The water slapped down loudly just a few yards away. You couldn’t hear things the first time they were said. She pulled me up so I could speak right in her ear. I’d never known her to do anything like this. She pulled the lab coat close to her and nestled her cheek against the shoulder of it. She turned her face toward me, her hair blowing. “Harry the doctor. With that beard you look cut out to be a famous doctor on a rocket ship to Mars. With those sunglasses.”

In this rocky valley where it was so shady and cool, I didn’t care if it never changed. I asked her if her mother and daddy ever turned around or if they watched the cork like that all week. I asked her didn’t she want to introduce me to her folks. They were just a few feet down from us. She said she didn’t want to. I asked her, What if they turn around? She seemed scared, and in reply she took off my coat and handed it back.
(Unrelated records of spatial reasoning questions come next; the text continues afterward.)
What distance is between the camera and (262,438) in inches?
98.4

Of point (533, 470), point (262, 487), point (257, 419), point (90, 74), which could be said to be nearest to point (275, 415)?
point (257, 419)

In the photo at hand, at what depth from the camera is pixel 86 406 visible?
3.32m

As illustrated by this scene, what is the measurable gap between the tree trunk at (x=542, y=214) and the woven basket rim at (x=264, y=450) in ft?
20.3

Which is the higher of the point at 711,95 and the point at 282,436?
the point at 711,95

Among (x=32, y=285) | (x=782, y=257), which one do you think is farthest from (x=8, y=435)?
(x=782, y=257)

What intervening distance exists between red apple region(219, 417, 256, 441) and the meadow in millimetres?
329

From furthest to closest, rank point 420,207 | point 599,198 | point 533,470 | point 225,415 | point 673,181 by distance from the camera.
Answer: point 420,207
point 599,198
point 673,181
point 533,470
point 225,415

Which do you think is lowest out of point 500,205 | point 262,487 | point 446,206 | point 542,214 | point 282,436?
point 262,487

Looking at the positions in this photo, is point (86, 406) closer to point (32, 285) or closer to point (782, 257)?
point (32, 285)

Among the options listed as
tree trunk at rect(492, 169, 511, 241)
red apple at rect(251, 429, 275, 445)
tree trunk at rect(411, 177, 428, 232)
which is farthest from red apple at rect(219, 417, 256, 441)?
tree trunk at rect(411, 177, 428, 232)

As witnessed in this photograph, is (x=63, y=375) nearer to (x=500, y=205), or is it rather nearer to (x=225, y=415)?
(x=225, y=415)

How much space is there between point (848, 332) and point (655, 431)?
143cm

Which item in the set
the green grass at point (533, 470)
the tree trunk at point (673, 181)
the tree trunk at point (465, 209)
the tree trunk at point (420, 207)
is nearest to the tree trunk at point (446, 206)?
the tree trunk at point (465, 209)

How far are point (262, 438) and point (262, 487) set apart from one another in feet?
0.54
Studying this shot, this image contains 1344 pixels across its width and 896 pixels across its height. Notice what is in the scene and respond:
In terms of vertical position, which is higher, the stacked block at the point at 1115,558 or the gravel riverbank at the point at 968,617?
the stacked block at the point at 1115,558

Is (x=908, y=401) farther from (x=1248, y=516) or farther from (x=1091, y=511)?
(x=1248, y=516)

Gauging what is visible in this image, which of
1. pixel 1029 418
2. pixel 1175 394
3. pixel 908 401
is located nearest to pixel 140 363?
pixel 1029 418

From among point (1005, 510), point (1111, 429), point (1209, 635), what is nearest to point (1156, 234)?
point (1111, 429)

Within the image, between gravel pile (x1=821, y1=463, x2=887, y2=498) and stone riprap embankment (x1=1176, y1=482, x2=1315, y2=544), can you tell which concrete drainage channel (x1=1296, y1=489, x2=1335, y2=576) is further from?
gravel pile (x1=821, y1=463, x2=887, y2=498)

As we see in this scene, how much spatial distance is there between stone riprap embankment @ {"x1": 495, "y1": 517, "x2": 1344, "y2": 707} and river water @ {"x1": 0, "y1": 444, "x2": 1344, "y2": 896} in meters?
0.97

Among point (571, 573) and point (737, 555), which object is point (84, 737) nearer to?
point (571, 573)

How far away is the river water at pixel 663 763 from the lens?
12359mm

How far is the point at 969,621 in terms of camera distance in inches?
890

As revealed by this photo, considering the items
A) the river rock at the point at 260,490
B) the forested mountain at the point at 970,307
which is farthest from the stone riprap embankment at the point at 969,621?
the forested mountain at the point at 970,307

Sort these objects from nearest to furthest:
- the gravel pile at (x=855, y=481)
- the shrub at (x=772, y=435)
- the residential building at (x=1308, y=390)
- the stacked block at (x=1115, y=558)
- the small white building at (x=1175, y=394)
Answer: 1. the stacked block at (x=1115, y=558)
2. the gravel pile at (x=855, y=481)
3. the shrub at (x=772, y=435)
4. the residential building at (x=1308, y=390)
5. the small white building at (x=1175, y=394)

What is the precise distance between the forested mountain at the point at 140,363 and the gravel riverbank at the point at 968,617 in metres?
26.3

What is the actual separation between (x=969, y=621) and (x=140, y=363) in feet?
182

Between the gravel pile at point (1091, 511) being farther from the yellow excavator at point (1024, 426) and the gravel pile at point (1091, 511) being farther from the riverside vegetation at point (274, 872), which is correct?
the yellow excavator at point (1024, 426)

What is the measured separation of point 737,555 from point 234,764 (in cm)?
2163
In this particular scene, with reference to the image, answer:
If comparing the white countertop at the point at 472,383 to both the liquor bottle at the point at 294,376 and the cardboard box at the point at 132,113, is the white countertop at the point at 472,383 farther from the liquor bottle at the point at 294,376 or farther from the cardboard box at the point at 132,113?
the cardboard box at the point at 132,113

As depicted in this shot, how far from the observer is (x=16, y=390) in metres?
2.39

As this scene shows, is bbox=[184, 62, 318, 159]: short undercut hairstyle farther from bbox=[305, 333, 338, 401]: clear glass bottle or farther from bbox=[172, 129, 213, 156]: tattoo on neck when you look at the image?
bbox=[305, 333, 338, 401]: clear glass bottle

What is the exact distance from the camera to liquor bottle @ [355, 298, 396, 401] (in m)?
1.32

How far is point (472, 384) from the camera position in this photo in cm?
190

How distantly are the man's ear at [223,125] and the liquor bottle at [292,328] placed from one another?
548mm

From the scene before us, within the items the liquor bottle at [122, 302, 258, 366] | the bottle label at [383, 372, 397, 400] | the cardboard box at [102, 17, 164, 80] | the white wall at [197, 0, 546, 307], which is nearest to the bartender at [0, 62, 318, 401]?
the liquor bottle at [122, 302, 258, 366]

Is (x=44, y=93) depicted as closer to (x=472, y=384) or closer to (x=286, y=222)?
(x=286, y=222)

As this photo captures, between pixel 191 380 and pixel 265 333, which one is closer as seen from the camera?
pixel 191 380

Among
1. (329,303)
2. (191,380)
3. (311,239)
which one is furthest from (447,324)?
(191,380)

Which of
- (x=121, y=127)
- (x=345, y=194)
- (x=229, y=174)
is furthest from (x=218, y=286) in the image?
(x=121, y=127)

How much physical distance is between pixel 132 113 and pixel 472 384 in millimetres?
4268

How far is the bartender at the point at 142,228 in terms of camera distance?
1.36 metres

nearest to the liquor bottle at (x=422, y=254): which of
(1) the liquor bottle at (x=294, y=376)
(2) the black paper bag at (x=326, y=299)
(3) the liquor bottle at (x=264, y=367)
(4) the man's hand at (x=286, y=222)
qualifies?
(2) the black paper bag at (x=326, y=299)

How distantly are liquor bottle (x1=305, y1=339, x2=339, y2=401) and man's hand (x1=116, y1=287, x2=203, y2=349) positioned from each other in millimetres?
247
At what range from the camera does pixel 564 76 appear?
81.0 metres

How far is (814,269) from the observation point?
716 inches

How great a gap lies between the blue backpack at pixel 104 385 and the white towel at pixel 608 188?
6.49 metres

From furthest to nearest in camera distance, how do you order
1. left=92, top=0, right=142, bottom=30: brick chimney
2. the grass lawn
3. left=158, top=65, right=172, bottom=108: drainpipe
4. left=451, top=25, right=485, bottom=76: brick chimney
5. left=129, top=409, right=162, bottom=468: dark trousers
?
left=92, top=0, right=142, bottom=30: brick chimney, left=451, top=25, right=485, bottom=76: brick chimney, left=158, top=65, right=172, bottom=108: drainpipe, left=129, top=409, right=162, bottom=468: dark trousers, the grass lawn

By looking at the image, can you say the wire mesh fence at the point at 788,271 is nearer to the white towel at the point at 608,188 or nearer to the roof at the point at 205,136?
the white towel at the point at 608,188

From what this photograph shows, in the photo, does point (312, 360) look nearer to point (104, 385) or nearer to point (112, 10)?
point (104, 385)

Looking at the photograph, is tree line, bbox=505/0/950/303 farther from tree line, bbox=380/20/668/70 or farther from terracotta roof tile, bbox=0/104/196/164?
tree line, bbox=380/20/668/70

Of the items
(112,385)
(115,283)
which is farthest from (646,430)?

Over the noise of the falling water, I could barely hear her mother talking. But she had been harganguing the old man ever since I’d been there. He had been moving out farther into the water, holding the pole in a strained way. He wore leather shoes and the water was over his ankles. The back of his head was balding in a messy way, with gray and brown strands losing out to pale splotches of scalp. The woman stood up, and I took the hint from Catherine and moved off as if I was not with her. Her mother’s cheek, the left one, was burned, I mean fire-burned, from some accident, and the other was covered with tiny freckles. Her teeth were brown, and she was clamping down on a Pall Mall — the pack was in her hand — one eye shut to the smoke. She saw me standing twelve feet or so from Catherine. I was trying to get a grip on the rock incline. I’d put my coat back on, and I was showing an innocent disregard for Catherine.

“Arrrrrrrr!” the woman said as she sat down by her daughter. Then she broke wind, helplessly. Almost simultaneously, she cranked her face toward me to stare and check on my reaction. She had a hurt look. I gazed away like a statue. She drew her shoe down, scraping the rock in front of her to make a fartlike noise so if I’d heard I would understand that this is what made the noise when she sat down.